Task details ▸ From the data below, copy exactly the lines that lie between the one holding "André Luiz Bernardes" and the one holding "T For Trading-nifty_i-3-min-7_3_2012-3.png", including both, and nothing more.

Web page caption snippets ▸
•••
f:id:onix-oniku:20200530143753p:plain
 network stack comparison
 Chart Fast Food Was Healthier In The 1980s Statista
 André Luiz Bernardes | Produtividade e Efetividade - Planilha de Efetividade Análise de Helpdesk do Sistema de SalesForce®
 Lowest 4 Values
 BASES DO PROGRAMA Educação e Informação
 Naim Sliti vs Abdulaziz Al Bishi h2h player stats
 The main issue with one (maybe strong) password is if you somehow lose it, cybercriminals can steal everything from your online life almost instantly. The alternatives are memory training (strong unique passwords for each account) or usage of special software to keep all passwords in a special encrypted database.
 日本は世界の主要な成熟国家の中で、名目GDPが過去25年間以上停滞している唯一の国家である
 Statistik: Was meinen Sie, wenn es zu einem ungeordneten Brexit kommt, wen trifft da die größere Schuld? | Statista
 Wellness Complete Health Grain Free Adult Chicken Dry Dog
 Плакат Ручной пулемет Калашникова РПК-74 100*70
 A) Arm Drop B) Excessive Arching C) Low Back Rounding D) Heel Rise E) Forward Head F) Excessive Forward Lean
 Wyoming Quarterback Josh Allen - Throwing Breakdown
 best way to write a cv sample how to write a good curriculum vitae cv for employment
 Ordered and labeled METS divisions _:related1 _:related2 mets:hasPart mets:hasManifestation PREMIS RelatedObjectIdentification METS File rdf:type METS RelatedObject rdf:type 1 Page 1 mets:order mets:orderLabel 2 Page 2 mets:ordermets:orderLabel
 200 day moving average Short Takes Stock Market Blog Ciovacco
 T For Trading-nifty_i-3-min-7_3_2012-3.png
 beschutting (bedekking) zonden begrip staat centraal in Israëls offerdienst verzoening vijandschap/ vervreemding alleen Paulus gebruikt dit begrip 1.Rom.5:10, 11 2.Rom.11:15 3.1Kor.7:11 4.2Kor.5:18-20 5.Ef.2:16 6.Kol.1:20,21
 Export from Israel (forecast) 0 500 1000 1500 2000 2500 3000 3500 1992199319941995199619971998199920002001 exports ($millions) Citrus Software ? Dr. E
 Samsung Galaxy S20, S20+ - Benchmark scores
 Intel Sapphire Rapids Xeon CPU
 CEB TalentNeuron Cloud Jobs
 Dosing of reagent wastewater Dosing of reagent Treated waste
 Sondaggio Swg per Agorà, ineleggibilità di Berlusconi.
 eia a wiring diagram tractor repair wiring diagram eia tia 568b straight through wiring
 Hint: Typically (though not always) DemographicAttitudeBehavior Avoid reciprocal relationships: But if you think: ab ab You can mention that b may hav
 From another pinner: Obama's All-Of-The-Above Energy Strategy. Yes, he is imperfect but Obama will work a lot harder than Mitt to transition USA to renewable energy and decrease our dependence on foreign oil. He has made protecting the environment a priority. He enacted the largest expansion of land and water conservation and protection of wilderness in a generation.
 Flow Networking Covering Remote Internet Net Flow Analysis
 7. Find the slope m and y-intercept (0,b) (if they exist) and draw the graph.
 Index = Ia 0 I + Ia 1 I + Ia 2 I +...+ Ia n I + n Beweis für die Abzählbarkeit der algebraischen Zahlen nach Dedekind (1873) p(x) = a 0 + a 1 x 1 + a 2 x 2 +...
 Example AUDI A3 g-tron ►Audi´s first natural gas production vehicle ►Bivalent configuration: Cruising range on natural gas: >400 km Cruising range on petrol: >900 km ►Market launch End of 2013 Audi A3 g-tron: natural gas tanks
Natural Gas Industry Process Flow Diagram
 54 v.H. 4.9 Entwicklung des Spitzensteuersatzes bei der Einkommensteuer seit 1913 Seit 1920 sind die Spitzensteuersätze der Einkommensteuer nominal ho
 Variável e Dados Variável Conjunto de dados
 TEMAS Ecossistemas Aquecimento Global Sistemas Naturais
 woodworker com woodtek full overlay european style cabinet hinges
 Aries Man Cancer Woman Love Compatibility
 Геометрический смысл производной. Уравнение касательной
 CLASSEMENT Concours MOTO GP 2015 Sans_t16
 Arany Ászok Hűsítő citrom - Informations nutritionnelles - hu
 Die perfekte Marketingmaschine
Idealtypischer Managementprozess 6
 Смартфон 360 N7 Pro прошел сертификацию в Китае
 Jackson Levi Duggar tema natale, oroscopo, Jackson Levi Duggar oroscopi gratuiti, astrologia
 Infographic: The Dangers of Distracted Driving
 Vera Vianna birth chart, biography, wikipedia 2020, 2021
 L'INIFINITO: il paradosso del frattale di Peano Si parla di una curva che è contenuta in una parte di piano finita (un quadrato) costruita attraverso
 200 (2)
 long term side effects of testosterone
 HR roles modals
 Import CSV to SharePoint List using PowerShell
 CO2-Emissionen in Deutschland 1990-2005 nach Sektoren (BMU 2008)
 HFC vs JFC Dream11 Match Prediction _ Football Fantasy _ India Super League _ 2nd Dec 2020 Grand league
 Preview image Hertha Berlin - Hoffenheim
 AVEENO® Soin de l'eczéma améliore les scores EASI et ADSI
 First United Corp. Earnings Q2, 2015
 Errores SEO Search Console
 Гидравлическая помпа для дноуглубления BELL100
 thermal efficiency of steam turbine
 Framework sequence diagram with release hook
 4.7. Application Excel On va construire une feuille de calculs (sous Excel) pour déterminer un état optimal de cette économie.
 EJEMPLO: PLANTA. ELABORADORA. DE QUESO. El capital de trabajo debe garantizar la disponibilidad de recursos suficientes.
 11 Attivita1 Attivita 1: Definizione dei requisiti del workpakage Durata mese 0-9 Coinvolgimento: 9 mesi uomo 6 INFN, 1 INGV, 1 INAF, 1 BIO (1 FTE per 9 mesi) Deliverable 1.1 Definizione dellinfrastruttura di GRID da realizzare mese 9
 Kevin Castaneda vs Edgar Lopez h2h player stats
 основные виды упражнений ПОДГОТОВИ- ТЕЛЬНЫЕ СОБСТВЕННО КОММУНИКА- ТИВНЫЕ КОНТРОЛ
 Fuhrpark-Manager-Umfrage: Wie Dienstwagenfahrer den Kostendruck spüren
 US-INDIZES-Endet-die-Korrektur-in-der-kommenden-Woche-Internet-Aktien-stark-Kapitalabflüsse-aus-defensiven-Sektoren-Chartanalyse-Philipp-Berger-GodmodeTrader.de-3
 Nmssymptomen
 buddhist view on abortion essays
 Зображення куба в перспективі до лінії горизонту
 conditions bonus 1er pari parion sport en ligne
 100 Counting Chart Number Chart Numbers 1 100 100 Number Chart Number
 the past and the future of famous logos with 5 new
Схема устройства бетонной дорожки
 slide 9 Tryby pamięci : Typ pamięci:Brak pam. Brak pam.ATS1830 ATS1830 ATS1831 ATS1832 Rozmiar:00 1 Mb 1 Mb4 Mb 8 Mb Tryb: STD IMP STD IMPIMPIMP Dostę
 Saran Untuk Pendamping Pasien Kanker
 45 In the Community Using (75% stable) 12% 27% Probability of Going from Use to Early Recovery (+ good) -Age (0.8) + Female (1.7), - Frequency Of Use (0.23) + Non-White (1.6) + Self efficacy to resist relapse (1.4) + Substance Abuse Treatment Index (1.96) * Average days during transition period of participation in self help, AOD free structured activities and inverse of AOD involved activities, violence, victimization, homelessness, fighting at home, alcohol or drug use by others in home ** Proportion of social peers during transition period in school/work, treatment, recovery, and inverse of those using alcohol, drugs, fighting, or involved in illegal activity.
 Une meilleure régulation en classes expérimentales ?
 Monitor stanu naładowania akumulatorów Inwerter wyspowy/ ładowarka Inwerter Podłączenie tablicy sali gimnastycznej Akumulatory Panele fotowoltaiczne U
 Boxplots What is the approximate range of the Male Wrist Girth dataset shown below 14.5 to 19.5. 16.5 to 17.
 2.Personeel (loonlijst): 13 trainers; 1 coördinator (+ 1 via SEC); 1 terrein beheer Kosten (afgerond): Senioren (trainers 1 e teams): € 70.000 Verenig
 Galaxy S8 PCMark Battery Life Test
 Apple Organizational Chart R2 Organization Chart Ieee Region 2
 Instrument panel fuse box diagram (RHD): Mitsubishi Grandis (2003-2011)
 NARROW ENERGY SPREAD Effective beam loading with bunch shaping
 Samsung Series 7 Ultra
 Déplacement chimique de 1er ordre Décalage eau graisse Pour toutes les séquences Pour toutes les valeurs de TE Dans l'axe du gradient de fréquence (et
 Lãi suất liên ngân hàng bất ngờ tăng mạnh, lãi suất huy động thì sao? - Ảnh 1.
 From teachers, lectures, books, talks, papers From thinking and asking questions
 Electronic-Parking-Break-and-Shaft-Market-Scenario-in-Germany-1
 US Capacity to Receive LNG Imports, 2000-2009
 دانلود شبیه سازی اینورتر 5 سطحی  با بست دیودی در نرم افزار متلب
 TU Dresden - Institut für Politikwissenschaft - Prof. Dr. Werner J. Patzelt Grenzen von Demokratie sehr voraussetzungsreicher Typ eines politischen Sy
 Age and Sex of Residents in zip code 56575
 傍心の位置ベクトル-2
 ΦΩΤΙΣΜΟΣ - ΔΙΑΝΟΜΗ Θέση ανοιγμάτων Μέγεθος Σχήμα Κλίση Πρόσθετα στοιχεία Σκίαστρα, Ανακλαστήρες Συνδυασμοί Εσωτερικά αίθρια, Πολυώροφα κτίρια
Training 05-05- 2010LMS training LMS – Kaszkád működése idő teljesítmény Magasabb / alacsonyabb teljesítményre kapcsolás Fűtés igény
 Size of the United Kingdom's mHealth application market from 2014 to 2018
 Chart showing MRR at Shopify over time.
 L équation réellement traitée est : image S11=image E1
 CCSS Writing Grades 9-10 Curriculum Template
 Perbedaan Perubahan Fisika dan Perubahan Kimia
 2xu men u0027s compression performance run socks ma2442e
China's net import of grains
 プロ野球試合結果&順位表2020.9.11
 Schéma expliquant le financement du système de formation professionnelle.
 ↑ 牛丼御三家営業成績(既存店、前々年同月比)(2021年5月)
•••
Exercise answer ▸
 André Luiz Bernardes | Produtividade e Efetividade - Planilha de Efetividade Análise de Helpdesk do Sistema de SalesForce®
 Lowest 4 Values
 BASES DO PROGRAMA Educação e Informação
 Naim Sliti vs Abdulaziz Al Bishi h2h player stats
 The main issue with one (maybe strong) password is if you somehow lose it, cybercriminals can steal everything from your online life almost instantly. The alternatives are memory training (strong unique passwords for each account) or usage of special software to keep all passwords in a special encrypted database.
 日本は世界の主要な成熟国家の中で、名目GDPが過去25年間以上停滞している唯一の国家である
 Statistik: Was meinen Sie, wenn es zu einem ungeordneten Brexit kommt, wen trifft da die größere Schuld? | Statista
 Wellness Complete Health Grain Free Adult Chicken Dry Dog
 Плакат Ручной пулемет Калашникова РПК-74 100*70
 A) Arm Drop B) Excessive Arching C) Low Back Rounding D) Heel Rise E) Forward Head F) Excessive Forward Lean
 Wyoming Quarterback Josh Allen - Throwing Breakdown
 best way to write a cv sample how to write a good curriculum vitae cv for employment
 Ordered and labeled METS divisions _:related1 _:related2 mets:hasPart mets:hasManifestation PREMIS RelatedObjectIdentification METS File rdf:type METS RelatedObject rdf:type 1 Page 1 mets:order mets:orderLabel 2 Page 2 mets:ordermets:orderLabel
 200 day moving average Short Takes Stock Market Blog Ciovacco
 T For Trading-nifty_i-3-min-7_3_2012-3.png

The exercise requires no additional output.